SOA governance: Preventing rogue services

Visual service modelling and administration tools

Visual modelling is at the forefront of SOA governance, across all service life-cycle stages. An SOA development tool vendor is more likely to boast of its ability to support visual modelling in the Unified Modelling Language than development in Java, C# or any other declarative programming language. In a complex SOA, visual modelling is the most effective approach for specifying, implementing and maintaining the end-to-end orchestration logic, policies and rules upon which governance depends.

Every SOA platform and tool vendor provides visual modelling tools for SOA governance. Every SOA consultancy deploys visual tools to support their various planning, development and other professional services.

As a governance approach, visual modelling isn't restricted to SOA design time. Enterprise architects may feed run-time metrics from visually oriented SOA monitoring tools into their SOA application models to assess how best to tweak, modify and optimize an operational SOA. Some call this governance phase the SOA change time.

Service registries and repositories

Service registries are primarily used in SOA design time, though they often have run-time functions too. Registries support development, publishing and management of the service contracts, policies and metadata that drive SOA governance. As such, they provide a master control point - or policy enforcement point (PEP) - where services can be registered and discovered in an SOA.

Registries may include configuration, compliance and constraint profiles on services and associated software artifacts.

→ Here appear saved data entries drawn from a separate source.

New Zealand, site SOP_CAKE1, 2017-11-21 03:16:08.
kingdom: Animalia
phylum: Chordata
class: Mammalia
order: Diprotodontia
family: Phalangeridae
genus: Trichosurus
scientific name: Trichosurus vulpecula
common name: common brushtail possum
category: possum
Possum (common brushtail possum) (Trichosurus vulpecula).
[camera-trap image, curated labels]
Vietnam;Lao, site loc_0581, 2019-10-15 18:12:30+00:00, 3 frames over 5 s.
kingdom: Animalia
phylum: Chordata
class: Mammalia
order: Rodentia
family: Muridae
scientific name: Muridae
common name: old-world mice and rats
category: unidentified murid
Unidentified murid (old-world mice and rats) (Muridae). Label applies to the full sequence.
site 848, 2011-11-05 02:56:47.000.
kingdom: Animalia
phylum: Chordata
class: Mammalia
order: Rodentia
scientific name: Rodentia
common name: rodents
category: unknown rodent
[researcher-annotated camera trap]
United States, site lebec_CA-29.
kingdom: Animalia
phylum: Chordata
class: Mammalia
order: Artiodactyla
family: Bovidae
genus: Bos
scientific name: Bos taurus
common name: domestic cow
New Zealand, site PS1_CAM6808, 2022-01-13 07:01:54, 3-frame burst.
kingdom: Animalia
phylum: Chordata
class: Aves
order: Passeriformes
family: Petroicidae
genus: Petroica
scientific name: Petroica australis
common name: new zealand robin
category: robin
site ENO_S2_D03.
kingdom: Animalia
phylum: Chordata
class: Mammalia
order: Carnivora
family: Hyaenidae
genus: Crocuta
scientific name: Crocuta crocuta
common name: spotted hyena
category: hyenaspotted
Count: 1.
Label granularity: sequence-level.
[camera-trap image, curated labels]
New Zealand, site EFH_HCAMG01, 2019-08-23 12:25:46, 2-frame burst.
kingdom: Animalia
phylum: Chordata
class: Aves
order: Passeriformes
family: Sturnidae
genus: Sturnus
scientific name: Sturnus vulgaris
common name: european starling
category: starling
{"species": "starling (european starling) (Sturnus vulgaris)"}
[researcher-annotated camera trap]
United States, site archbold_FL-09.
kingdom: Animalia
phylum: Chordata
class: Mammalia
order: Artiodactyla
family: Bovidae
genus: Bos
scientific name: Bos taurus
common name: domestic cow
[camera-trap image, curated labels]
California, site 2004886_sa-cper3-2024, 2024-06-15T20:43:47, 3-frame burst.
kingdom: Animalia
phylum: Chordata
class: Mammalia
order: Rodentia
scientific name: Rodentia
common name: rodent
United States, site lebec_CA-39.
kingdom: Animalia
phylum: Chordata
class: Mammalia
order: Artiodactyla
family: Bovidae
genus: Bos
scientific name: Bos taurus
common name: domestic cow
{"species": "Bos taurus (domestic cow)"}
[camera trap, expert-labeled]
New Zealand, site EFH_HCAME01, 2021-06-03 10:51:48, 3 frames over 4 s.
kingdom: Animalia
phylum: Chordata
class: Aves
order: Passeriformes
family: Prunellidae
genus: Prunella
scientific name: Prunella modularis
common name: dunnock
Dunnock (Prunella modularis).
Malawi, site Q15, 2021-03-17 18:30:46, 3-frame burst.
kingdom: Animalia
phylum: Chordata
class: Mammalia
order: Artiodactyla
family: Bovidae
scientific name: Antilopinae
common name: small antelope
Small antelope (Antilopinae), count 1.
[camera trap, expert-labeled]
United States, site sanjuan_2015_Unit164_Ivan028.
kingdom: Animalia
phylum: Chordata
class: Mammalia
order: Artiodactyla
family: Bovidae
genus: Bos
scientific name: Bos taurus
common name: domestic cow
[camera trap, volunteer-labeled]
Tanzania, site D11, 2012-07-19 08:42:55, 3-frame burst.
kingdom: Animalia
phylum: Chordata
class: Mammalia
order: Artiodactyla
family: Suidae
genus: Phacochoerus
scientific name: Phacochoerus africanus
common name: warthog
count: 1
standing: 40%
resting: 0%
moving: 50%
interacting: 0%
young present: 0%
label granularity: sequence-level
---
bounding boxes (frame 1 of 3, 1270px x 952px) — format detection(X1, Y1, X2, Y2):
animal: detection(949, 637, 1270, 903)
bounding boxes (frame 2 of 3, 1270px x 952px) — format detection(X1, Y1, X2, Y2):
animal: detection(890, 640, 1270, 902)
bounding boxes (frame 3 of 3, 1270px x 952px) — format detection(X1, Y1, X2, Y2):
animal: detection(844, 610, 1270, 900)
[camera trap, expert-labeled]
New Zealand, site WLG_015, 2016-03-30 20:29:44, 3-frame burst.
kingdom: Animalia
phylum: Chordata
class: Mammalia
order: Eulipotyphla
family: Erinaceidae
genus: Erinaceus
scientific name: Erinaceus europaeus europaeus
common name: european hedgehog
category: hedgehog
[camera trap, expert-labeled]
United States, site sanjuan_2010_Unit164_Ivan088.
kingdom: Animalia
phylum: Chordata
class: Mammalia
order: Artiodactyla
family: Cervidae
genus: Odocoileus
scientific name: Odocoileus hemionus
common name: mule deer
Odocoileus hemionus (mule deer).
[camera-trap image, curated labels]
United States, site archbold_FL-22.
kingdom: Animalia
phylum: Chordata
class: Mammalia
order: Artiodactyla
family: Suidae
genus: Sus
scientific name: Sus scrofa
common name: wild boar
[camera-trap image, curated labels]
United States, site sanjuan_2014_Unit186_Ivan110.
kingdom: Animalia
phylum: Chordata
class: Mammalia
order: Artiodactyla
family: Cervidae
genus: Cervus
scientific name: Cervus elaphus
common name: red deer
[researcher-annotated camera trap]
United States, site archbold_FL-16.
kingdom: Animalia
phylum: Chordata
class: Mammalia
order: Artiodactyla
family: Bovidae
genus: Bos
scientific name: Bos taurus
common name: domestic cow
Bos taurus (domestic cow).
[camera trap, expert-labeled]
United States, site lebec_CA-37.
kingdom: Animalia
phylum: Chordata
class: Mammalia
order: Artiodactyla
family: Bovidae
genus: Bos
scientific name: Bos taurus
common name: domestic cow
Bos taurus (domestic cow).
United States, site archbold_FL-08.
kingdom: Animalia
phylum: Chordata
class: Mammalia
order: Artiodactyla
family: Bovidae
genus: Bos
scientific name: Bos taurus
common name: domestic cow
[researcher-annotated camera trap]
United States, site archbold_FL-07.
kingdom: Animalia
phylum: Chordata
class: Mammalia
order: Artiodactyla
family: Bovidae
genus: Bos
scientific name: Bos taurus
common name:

Any repository, database, catalog or other node that facilitates registration, discovery and retrieval of service contracts, metadata and policies may be regarded as a registry.

The principal service registry vendors fall into two camps. On the one hand are pure-play vendors, which provide service, policy and metadata registries and repositories. Flashline, Infravio, LogicLibrary, SOA Software and Systinet (a division of Mercury Interactive) are some examples. On the other hand are SOA platform vendors, which include registries as a component of integrated product suites that often include application servers, portals, database management systems, business intelligence tools, integration middleware and other functional components. SOA platform vendors with registries include BEA Systems, IBM, Microsoft, Novell, Oracle, SAP, Sun and webMethods. The Universal Description, Discovery and Integration (UDDI) standard defines one of the principal registry environments for SOA, though by no means the only.

Most pure-play and platform vendors also provide SOA development, integration and management tools. SOA vendors that don't have their own registries often integrate with one or more third-party registries through UDDI V3 and other open standards. For example, HP has a broad range of SOA development, policy definition and run-time governance tools, but integrates principally with Systinet's UDDI registry. And enterprise service bus (ESB) middleware vendors, such as Fiorano Software, Sonic Software and Tibco Software, integrate with third-party UDDI and other registries and repositories.

Most commercial service registry products support the following SOA governance functions:

  • Service registration: Application developers, also known as service providers, publish their functionality to registries. They publish their services' contracts, which include such descriptive attributes as service identities, locations, methods, bindings, configurations, schemas and policies. One of the most effective approaches for SOA governance is to restrict what sorts of new services may be published to the master registry, by whom, with whose approvals and under what conditions. Increasingly, developers are integrating registries with workflow features that govern how services are approved, designed, developed, published, versioned and retired. In addition, many registries include prescriptive service templates that may be required to develop services that will be published to the registry.

  • Service location: service consumers - in other words, application developers - query the registry to find services that match their functional requirements. The registry lets the service consumer retrieve service contracts. Controls on who may access the registry and what service attributes are exposed through the registry are other effective means of SOA governance, and are usually supported in registry products.

  • Service binding: Service consumers use the retrieved service contracts to develop code that will bind, invoke and interact with registered services. Developers often use integrated development environments for the automatic binding of newly created services to the various protocols, schemas and other interfaces required for inter-program communication. Tool-driven controls on service binding effectively govern how services interact across the ESB.